# start of Source document
# Grooming



## Jmcarp83 (May 4, 2018)

Has anyone ever felt like they can’t find a groomer? I’ve been looking locally at groomer’s Facebook pages or websites and I am not really digging how a lot of them groom the goldens they post. Is there something specific I should ask for? Or will showing a picture get it across? Is there a resource of groomers out there?! And yes, I probably sound crazy ?


----------



## Megora (Jun 7, 2010)

You might want to contact your local golden club - or your pup's breeder (if they were local) to see where they groom their dogs or if they can recommend anyone.

Sometimes you are lucky and a grooming shop has people working there who are also very active in the breed and really know how to groom golden retrievers. 

But generally speaking you have word of mouth from within clubs where to find those shops. 

Me personally, I could not recommend any groomer in my hometown at all. One person asked me where to take their dogs to be groomed, and I could only tell them to go 15 minutes west to a shop and ask for a specific person to groom their dog. And luckily that person is working there! Otherwise, it would be a 45 minute drive to the next groomer that I know of who is also a golden show person.

Other thing is a lot of us just groom our dogs ourselves. The whole point of getting a golden retriever vs a poodle is the fact that it's very easy and basic stuff that needs to be groomed on them. <= I get why some people want groomers though. My parents, for example, heaven help them.... would never groom the dogs. It would never happen. Forget about knowing how to trim the feet, ears, and tail nicely. 

Anyway - go through your local clubs. 

Some breeders do grooming on the side.


----------



## Brave (Oct 26, 2012)

It seems like a lot of groomers are scissoring or doing full grooms with involve some clipper work (normally with a long blade or an attachment). Most goldens won't need much beyond a bath and brush or maybe a feet and fanny (feet are neatened and the dog is given a sanitary trim like a reverse landing strip).
# end of Source document
▸ **Written request A**
Translate this sentence from the grooming thread into Spanish: "Some breeders do grooming on the side."
The records that follow the grooming thread are unrelated to it.
# start of Given entries
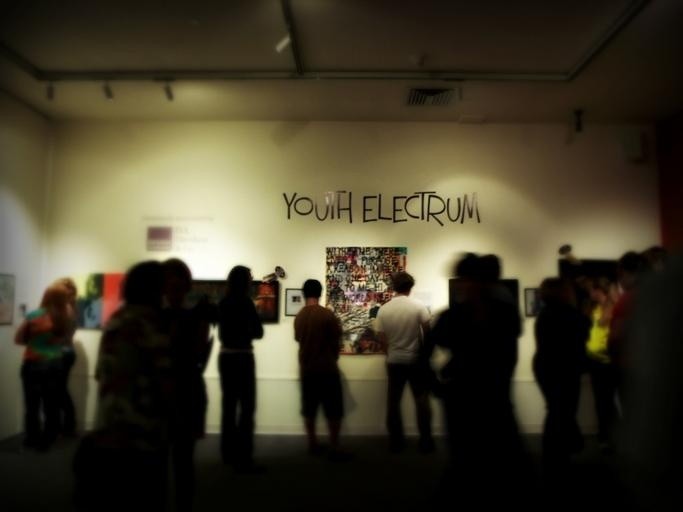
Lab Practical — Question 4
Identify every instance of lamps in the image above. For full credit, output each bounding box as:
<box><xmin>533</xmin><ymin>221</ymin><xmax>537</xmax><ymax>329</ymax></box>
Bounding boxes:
<box><xmin>45</xmin><ymin>78</ymin><xmax>56</xmax><ymax>98</ymax></box>
<box><xmin>101</xmin><ymin>80</ymin><xmax>114</xmax><ymax>99</ymax></box>
<box><xmin>163</xmin><ymin>81</ymin><xmax>174</xmax><ymax>99</ymax></box>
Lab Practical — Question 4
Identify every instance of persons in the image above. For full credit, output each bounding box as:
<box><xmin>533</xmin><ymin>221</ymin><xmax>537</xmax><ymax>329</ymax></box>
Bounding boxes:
<box><xmin>373</xmin><ymin>270</ymin><xmax>437</xmax><ymax>453</ymax></box>
<box><xmin>534</xmin><ymin>245</ymin><xmax>680</xmax><ymax>510</ymax></box>
<box><xmin>426</xmin><ymin>251</ymin><xmax>526</xmax><ymax>495</ymax></box>
<box><xmin>214</xmin><ymin>266</ymin><xmax>264</xmax><ymax>474</ymax></box>
<box><xmin>95</xmin><ymin>258</ymin><xmax>212</xmax><ymax>512</ymax></box>
<box><xmin>293</xmin><ymin>278</ymin><xmax>352</xmax><ymax>460</ymax></box>
<box><xmin>14</xmin><ymin>280</ymin><xmax>79</xmax><ymax>448</ymax></box>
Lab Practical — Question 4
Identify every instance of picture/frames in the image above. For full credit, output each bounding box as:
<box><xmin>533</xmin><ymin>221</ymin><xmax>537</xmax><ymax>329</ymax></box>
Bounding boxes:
<box><xmin>193</xmin><ymin>280</ymin><xmax>278</xmax><ymax>324</ymax></box>
<box><xmin>284</xmin><ymin>287</ymin><xmax>307</xmax><ymax>317</ymax></box>
<box><xmin>524</xmin><ymin>288</ymin><xmax>537</xmax><ymax>316</ymax></box>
# end of Given entries
▸ **Written request B**
Show each line of the records that contains the word "Identify".

▸ **Answer A**
Algunos criadores ofrecen servicios de peluquería canina como actividad adicional.

▸ **Answer B**
Identify every instance of lamps in the image above. For full credit, output each bounding box as:
Identify every instance of persons in the image above. For full credit, output each bounding box as:
Identify every instance of picture/frames in the image above. For full credit, output each bounding box as:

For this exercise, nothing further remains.